***** Page *****
The Shape of An Answer
Artiste mythique du 20e siècle, Louise Bourgeois sert d’emblème au féminisme. En s’intéressant à son œuvre gravé, le MBAL dévoile une facette plus intime de l’artiste, surtout connue pour ses sculptures, notamment par ses araignées monumentales. Plus de 50 gravures, datant des années 1940 à 2010, offrent un éclairage singulier sur le processus créatif de l’artiste. Corps, maternité, couple ou encore transidentité sont des sujets récurrents chez Bourgeois, à découvrir dans cette exposition.
Louise Bourgeois explore la gravure sous toutes ses formes depuis le début de sa carrière. Pratique rapidement devenue indispensable pour l’artiste, elle s’y adonne durant deux périodes distinctes. En 1938, lorsqu’elle s’installe à New York où elle imprime ses planches sur une petite presse à la maison tout en élevant ses enfants. Puis dès 1988, elle rencontre des imprimeurs et éditeurs spécialisés et entreprend alors d’importants projets d’impressions. Souvent réalisées sous forme de séries, ses nombreuses gravures dévoilent un aspect intime et attachant qui se présente, comme des récits, et permettent de suivre son processus créatif. Elle privilégie le burin ou la pointe sèche, délaissant progressivement l’aquatinte. Son trait, net et implacable, délimite ses gravures sur un fond épuré. Avec la gravure, le textile et les travaux d’aiguille, qui renvoie à la période de son enfance durant laquelle elle était chargée de réparer des tapisseries pour aider ses parents, Bourgeois a également illustré des textes, à commencer par les siens. Toute sa vie, l’artiste a eu une pratique d’écriture prolifique, notamment lors de sa psychanalyse (1950-1960). Son écriture simple, poétique et souvent autobiographique fait écho à son attrait pour la puissance du langage lorsqu’il est associé à l’image. Bourgeois décrit sa relation à l’art comme une thérapie, une lutte contre les traumatismes et l’anxiété qui ne s’apaise que par sa production. Elle exorcise son passé et ses souffrances en utilisant ses souvenirs d’enfance comme matériel de création et aborde les questions de genre et des thèmes universels tels que le sexe, l’anxiété, la mort, la solitude et la douleur. Elle reconnaît ouvertement sa vulnérabilité, l’accepte comme une force qui nourrit son travail et donne forme à sa souffrance. Cette dépendance enchevêtrée marque la singularité de Bourgeois, dont la phrase est devenue célèbre: «L’art est une garantie de santé mentale».
***** Lignes de données *****
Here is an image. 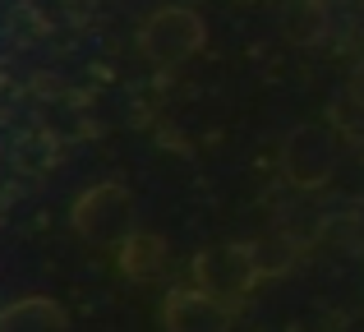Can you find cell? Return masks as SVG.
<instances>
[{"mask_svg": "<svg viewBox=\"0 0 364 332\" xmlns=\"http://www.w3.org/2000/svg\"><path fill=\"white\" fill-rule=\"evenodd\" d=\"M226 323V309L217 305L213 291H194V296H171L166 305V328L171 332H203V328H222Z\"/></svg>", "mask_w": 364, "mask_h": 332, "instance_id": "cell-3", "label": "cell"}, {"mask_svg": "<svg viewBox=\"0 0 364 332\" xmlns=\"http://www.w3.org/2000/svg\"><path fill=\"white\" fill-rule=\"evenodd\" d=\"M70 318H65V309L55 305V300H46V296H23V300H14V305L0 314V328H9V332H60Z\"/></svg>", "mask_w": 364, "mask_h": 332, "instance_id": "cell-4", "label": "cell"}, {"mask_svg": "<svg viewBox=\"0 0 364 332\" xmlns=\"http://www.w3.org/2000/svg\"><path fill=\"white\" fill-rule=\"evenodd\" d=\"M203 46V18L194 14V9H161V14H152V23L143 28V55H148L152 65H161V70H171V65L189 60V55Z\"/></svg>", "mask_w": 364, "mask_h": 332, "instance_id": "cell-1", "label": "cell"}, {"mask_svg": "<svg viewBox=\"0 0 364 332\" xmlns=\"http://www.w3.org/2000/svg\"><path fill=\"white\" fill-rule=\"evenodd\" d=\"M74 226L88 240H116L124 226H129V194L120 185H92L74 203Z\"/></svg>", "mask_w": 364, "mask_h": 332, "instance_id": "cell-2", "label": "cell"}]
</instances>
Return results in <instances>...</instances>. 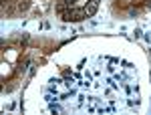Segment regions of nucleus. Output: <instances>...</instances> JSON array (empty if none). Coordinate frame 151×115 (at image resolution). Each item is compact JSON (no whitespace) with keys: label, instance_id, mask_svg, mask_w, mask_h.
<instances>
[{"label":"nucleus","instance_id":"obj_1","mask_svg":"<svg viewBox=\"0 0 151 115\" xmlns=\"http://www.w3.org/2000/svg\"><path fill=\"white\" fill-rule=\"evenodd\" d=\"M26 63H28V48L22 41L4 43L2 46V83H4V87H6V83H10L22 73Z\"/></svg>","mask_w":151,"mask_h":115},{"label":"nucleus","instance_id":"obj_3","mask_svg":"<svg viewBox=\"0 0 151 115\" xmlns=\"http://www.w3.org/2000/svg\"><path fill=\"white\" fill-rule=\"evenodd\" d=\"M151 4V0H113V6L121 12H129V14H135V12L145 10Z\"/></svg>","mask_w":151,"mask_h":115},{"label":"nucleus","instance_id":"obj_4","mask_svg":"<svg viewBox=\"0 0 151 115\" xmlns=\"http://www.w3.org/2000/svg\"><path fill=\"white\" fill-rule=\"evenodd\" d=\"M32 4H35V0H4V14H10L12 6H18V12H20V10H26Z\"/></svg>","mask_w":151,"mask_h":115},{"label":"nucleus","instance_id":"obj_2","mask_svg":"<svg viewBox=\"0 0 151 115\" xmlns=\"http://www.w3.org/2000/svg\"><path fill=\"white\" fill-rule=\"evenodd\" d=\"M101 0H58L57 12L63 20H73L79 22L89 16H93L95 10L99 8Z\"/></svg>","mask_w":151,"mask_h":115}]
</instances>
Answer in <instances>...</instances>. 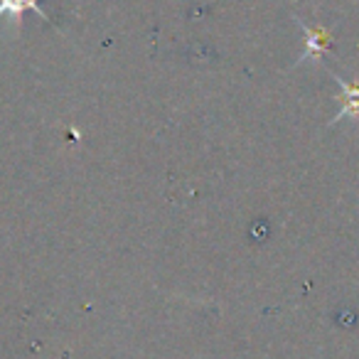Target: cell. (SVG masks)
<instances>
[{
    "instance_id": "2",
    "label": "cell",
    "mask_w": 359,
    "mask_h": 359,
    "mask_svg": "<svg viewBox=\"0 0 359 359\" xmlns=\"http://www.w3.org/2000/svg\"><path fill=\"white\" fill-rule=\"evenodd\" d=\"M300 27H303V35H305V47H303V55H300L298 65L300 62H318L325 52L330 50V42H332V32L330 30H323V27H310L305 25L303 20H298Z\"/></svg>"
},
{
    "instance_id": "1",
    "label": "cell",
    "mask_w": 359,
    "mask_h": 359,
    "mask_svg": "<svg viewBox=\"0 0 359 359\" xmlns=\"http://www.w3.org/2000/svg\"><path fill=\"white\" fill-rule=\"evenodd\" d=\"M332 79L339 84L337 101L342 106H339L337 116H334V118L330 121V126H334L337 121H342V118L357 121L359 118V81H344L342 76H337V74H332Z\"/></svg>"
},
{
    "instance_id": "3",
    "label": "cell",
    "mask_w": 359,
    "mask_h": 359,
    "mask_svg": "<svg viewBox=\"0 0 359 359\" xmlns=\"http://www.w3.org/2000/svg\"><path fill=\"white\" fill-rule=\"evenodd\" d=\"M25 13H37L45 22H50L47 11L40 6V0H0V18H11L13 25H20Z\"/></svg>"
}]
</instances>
*****
***** Lignes de données *****
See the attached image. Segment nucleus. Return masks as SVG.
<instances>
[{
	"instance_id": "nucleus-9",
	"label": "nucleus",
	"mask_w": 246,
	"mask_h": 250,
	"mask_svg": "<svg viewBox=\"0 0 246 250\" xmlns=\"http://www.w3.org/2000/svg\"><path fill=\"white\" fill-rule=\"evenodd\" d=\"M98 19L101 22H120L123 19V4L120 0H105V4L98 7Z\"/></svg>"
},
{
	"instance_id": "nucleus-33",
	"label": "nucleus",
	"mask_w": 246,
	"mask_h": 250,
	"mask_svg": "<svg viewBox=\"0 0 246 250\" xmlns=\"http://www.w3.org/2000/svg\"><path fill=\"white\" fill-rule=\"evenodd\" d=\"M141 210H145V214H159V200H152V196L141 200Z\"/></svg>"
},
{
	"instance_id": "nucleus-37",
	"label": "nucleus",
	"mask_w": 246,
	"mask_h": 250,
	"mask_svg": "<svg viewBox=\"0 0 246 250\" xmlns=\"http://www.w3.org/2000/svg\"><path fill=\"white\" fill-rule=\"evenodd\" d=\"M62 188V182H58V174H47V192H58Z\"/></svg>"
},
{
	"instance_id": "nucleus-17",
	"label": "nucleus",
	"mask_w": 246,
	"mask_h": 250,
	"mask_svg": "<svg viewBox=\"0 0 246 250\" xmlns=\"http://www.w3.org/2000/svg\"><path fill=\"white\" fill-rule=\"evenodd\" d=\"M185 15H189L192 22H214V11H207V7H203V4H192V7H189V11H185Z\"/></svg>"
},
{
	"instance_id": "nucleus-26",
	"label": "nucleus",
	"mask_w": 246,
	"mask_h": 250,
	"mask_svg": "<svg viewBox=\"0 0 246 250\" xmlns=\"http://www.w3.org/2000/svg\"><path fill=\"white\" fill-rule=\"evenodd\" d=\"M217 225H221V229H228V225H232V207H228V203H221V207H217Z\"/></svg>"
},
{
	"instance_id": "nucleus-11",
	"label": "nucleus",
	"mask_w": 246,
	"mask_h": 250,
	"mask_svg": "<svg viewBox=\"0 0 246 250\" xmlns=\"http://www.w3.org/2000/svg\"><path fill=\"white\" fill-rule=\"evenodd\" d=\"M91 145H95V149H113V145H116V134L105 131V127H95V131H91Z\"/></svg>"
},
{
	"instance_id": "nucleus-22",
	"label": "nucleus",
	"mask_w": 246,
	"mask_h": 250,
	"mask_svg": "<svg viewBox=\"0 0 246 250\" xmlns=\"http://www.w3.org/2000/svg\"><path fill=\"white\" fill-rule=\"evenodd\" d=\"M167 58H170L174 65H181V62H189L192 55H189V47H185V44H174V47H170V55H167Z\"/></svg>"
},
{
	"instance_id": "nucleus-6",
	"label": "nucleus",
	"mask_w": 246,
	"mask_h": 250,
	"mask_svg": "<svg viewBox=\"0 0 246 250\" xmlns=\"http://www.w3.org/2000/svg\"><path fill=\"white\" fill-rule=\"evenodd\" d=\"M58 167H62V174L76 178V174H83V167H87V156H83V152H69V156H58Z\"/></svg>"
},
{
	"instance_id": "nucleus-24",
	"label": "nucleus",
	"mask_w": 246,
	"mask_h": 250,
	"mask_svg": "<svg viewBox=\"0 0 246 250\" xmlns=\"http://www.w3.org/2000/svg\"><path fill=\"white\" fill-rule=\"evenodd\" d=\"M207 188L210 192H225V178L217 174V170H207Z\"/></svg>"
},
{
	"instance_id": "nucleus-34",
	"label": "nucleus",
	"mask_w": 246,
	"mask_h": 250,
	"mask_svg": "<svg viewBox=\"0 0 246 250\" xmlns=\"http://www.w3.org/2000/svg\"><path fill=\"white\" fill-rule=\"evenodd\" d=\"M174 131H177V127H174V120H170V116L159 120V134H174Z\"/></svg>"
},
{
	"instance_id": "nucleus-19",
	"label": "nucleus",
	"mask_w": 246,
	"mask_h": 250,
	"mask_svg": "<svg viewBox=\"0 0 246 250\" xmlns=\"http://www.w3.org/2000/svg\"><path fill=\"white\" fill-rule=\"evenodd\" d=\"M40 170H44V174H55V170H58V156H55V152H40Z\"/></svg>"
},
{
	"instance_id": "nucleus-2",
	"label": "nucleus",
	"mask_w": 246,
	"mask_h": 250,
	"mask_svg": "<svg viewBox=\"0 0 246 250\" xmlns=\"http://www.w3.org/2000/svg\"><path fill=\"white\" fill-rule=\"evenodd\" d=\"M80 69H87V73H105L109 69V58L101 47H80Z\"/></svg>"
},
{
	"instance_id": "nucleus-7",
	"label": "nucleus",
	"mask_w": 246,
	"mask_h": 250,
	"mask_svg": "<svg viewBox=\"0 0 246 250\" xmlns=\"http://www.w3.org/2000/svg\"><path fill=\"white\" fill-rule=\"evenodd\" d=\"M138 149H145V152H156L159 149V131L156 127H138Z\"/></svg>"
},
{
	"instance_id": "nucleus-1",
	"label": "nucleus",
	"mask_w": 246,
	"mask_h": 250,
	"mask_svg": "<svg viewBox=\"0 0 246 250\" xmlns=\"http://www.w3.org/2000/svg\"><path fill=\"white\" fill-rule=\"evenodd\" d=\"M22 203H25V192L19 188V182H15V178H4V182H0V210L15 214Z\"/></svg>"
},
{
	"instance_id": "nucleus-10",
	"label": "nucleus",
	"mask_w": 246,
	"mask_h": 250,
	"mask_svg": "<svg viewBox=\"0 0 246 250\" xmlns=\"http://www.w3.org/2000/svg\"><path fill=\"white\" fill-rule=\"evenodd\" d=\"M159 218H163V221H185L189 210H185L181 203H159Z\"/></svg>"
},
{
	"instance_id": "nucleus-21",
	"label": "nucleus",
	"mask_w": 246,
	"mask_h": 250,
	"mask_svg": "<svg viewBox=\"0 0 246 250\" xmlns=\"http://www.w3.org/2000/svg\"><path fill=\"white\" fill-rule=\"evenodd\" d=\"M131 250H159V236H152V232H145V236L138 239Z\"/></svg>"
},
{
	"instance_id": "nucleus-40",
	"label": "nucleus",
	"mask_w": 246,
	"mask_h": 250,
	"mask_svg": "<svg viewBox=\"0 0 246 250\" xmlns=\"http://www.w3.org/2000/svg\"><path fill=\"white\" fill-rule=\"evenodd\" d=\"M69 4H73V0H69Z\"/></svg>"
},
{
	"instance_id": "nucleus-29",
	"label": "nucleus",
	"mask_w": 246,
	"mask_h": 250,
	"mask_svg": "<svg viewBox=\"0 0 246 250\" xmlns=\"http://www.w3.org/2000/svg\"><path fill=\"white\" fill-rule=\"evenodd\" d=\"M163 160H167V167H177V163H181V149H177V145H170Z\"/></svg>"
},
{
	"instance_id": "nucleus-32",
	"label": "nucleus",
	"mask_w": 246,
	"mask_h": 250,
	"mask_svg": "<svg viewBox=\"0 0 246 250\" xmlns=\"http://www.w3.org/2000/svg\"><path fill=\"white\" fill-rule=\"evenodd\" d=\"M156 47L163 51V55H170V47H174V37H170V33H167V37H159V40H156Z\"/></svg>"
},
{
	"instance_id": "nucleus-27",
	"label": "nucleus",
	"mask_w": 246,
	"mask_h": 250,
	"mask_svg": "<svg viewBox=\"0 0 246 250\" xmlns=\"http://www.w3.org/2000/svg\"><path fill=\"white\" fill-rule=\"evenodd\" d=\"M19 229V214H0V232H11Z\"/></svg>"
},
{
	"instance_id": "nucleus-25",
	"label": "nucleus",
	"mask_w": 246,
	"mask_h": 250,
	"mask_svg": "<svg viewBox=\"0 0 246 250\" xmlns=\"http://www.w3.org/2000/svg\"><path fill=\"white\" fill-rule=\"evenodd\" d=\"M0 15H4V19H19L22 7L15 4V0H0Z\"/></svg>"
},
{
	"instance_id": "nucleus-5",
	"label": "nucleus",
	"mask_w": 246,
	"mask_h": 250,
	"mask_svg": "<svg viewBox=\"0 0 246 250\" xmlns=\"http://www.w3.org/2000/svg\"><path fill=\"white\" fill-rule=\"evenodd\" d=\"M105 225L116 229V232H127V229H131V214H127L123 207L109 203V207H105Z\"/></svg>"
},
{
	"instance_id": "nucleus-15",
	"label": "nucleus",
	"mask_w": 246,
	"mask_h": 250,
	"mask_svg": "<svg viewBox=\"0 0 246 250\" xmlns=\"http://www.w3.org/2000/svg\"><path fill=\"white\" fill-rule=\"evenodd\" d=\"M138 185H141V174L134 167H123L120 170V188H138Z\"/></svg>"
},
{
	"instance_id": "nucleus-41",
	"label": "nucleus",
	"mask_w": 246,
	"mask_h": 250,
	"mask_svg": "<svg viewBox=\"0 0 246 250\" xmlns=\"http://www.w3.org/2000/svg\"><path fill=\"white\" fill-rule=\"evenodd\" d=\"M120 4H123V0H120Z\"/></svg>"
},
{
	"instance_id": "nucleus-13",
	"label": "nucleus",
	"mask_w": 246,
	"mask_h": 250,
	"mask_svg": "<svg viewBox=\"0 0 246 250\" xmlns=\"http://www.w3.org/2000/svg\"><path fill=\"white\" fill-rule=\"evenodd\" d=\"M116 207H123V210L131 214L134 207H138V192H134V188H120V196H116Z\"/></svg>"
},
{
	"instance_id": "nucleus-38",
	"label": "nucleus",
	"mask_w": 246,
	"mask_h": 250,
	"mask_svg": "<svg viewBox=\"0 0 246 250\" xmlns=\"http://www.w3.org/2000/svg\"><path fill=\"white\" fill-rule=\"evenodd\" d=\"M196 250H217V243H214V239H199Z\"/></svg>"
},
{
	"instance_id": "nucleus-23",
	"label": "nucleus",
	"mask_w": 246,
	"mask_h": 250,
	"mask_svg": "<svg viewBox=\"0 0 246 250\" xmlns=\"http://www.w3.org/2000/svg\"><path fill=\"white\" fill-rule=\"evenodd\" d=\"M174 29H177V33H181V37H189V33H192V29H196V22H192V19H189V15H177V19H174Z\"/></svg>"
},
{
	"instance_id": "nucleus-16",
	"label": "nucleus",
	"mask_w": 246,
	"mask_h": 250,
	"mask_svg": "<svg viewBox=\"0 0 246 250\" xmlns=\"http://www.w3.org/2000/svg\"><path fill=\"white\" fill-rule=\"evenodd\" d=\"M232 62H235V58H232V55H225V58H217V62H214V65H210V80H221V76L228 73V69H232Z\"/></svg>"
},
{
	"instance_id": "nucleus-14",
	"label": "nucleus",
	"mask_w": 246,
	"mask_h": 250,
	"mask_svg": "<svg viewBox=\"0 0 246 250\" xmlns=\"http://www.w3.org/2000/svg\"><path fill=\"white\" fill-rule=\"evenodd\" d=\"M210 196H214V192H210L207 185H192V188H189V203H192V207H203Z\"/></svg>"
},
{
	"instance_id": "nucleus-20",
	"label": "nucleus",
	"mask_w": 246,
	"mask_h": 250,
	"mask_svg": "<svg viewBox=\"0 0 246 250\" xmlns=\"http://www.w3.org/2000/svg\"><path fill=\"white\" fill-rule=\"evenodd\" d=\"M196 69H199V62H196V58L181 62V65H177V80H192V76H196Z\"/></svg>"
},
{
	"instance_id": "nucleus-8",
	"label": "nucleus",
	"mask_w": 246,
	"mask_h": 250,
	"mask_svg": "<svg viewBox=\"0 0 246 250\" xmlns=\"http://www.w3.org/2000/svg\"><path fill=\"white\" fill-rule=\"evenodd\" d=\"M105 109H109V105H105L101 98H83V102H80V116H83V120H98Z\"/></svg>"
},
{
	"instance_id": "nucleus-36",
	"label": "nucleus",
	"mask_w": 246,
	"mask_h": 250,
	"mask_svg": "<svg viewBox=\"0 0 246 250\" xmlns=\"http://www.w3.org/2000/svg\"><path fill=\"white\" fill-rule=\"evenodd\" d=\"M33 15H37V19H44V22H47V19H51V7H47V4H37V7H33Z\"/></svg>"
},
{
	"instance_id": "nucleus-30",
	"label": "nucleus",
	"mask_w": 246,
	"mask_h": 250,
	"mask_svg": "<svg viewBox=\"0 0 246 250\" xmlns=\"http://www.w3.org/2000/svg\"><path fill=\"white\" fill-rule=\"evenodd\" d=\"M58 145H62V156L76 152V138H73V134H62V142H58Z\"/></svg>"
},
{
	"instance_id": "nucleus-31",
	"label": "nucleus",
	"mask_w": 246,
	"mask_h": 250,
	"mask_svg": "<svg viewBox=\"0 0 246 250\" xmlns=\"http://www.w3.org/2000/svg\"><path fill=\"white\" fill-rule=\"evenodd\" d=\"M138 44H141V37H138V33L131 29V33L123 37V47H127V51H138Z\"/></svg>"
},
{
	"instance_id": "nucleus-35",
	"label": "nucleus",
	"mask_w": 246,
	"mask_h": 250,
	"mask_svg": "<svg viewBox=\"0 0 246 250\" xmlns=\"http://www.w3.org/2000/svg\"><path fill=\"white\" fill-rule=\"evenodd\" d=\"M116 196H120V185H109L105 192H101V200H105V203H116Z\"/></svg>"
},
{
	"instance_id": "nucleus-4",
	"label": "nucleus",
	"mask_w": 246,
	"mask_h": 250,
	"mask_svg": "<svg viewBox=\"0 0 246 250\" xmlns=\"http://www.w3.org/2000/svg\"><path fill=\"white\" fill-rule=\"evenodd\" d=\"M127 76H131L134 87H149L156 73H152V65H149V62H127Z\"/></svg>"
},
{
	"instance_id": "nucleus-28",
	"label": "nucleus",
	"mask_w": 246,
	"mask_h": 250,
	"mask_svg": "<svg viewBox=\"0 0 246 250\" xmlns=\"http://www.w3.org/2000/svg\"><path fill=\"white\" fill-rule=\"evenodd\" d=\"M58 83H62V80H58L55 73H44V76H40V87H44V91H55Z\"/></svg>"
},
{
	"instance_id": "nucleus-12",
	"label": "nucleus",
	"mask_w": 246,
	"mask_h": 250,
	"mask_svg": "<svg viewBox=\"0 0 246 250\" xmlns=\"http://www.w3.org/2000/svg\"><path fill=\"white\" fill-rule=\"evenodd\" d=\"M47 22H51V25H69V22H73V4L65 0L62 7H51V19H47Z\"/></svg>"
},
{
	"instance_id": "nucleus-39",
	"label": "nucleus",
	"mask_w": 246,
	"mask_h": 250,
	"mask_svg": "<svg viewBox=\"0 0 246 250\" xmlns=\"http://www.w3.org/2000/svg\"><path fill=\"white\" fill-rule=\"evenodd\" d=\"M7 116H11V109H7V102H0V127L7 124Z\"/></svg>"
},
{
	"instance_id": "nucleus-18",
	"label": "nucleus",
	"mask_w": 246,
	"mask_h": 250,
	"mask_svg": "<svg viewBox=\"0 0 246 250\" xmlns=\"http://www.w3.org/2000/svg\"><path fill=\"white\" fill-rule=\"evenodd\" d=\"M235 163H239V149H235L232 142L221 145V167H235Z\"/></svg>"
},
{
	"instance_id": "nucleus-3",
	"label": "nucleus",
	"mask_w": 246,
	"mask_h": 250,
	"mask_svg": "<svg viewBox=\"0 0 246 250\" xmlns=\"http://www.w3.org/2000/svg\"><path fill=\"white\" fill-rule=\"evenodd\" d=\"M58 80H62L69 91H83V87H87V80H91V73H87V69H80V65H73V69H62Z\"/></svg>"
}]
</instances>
*****
***** Lignes de données *****
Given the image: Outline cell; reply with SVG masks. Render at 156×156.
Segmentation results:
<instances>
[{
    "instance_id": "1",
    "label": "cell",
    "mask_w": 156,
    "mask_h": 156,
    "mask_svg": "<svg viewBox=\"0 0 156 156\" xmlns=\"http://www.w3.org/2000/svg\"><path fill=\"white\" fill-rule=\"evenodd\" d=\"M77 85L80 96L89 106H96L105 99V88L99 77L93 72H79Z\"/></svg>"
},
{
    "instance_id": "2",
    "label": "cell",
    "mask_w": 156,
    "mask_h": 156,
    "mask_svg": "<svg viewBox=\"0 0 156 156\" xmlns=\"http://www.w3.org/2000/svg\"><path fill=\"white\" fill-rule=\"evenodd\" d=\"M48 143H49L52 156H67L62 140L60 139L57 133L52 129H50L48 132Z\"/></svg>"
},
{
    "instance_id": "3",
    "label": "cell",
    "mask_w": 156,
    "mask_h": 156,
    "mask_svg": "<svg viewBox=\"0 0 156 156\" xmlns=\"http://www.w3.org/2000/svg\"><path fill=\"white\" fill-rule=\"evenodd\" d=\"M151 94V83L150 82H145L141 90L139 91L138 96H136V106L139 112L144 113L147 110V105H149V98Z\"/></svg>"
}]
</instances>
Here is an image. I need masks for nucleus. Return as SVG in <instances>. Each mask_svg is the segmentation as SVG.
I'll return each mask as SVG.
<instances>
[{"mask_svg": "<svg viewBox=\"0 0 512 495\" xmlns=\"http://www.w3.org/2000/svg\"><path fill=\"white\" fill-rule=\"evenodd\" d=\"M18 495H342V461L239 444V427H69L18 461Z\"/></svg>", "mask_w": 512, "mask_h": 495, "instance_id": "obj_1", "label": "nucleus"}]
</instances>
*****
→ **Consignes**
**a)** D'après la page, quels thèmes universels Louise Bourgeois aborde-t-elle dans son œuvre ? Citez-les tous.
**b)** Recopiez le passage de la page allant de « The Shape of » jusqu'à « dans cette exposition. » inclus.
Répondez en vous fondant uniquement sur la page.

→ **Corrigé détaillé**
**a)** le sexe, l'anxiété, la mort, la solitude, la douleur

**b)**
The Shape of An Answer
Artiste mythique du 20e siècle, Louise Bourgeois sert d’emblème au féminisme. En s’intéressant à son œuvre gravé, le MBAL dévoile une facette plus intime de l’artiste, surtout connue pour ses sculptures, notamment par ses araignées monumentales. Plus de 50 gravures, datant des années 1940 à 2010, offrent un éclairage singulier sur le processus créatif de l’artiste. Corps, maternité, couple ou encore transidentité sont des sujets récurrents chez Bourgeois, à découvrir dans cette exposition.